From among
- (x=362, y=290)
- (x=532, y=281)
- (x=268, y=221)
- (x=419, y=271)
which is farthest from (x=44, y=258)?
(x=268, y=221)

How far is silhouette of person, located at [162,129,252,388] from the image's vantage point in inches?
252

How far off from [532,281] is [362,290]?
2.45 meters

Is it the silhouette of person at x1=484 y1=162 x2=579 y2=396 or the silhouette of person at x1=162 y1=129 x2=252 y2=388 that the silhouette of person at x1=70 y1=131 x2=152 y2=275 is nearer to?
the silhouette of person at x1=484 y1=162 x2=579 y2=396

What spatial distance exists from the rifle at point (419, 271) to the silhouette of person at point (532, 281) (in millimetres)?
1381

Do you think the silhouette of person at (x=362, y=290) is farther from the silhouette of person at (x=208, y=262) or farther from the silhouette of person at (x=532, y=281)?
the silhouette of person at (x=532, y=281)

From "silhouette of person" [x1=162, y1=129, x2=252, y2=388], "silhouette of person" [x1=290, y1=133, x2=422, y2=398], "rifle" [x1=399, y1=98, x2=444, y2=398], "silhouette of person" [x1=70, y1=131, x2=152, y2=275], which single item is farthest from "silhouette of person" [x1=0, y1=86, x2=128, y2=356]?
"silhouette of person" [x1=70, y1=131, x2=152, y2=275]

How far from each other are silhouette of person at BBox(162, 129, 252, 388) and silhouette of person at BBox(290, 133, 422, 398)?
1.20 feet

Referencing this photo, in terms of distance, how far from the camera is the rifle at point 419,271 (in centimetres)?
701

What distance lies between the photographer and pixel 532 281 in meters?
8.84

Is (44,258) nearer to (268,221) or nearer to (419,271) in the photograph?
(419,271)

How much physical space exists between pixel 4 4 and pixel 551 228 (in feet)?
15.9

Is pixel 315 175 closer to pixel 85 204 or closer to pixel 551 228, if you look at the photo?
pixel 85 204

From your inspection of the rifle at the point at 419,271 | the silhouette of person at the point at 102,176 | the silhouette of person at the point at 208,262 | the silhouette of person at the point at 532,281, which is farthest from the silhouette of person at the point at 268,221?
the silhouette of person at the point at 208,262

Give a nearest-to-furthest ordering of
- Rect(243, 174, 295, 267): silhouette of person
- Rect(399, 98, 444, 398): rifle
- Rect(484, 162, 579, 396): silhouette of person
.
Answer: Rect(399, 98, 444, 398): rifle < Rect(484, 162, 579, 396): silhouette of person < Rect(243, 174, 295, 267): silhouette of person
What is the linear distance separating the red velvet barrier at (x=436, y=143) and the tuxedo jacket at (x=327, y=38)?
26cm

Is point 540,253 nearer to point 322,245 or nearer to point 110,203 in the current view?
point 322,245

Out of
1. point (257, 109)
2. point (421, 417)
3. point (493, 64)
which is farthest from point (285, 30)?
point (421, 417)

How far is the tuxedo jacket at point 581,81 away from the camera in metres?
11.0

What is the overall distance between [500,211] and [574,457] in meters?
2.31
------------------------------------------------
* **SET PROBLEM**
Copy out the entries starting at the line that has "How far is the" and stopping after the final entry, keeping every line. Shift each distance given as an answer by -123.

* **SOLUTION TO THIS TASK**
How far is the tuxedo jacket at point 581,81 away from the camera in metres?
-112.0

What is the overall distance between [500,211] and [574,457] in meters?
-120.69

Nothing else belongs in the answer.